By Arch Babych and Jessie Hair
About 130 young people gathered in a heavily fortified bank vault in the depths of the ‘Diefenbunker’ near Carp, Ont., on Nov. 17, 2013. They were there for a Eucharist and sermon comparing the pacifism of Christ and the “redemptive violence” of the bestselling novel and movie The Hunger Games.
The once-secret underground bunker near Carp, Ont., was built more than 50 years ago to protect the Canadian government from nuclear attack.
“The Hunger Games is a book about juxtaposition,” said the Rev. Monique Stone, organizer of the service and incumbent of the Anglican Parish of Huntley, in her sermon. “It’s a book in which we see a community in dire poverty pushed up against a community of privilege—in which we hear about a community that is starving, and [another] that has so much excess that at times they actually want to make themselves sick so they can fit in more food.”
The story of Christ is also a story of contrast, said Stone. “Jesus is God incarnated into a world where some of those same principles exist, the principle of have and have not, the principle of the poor not being as good as the rich, the principle of many going hungry while many are fed.”

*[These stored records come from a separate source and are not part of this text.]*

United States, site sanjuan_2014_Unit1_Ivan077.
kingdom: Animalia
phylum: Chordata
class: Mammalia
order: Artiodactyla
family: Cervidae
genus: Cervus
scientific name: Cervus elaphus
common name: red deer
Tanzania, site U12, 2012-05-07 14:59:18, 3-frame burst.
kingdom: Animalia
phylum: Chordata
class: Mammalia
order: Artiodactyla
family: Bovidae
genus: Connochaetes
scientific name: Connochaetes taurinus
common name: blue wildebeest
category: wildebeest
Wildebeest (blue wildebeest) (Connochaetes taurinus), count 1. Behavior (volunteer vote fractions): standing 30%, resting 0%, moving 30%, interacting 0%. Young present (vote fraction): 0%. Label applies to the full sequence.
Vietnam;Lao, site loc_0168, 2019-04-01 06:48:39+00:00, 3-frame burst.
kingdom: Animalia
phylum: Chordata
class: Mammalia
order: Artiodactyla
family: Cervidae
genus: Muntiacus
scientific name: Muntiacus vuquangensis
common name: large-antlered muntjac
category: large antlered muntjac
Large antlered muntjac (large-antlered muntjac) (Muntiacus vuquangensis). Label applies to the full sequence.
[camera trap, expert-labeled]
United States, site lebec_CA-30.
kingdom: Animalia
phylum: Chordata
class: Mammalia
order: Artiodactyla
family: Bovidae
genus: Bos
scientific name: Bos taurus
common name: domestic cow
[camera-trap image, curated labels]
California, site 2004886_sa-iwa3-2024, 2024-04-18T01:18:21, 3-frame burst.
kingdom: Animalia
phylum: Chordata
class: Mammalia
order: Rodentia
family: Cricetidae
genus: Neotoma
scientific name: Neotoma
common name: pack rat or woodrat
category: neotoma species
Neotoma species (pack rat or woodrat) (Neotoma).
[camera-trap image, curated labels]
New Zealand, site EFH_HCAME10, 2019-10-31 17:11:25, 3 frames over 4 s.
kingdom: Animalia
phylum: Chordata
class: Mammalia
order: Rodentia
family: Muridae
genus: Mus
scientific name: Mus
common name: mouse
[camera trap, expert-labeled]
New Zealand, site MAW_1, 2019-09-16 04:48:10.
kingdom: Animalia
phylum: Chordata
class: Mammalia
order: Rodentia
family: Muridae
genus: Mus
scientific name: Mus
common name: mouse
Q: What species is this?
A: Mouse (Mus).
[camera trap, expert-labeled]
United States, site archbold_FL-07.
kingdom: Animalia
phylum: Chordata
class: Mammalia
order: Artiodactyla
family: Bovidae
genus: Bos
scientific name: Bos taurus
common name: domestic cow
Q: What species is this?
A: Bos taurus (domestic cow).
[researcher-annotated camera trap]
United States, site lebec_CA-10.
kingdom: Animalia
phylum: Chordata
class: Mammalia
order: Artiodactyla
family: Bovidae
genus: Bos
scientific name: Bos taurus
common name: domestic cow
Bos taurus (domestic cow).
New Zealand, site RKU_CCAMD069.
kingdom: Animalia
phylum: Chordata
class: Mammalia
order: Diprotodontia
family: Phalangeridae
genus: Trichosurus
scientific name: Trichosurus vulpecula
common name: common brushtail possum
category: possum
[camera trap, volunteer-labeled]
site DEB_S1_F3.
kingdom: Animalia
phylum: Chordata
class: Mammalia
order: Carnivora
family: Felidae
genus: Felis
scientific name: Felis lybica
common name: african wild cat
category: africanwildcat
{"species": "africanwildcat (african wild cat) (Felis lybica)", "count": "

“Christians… are here to notice it, and here to do something about it. We’re called to go out into the world and make a difference.”
Stone gave participants an opportunity to make that difference by connecting them with “Fred Says,” the new food security campaign from the Primate’s World Relief and Development Fund (PWRDF).
“It made sense to me that there be an offering for some food justice-related ministry,” said Stone. “It seemed like a natural fit.” Participants also received a Fred Says package after the service.
The Very Rev. Shane Parker, dean of Christ Church Cathedral in Ottawa, was the main celebrant at the Eucharist, which brought to a close a seven-week course on the spirituality of The Hunger Games.
Stone doesn’t plan on doing the popular service again, but would be happy to see others run the service in their own parishes.
“The Hunger Games story is very relevant. There was more stuff to discuss than we could cover in the weeks of our study leading up to this Eucharist. If anyone wanted to do this service themselves, I’d be more than happy to share the liturgy.”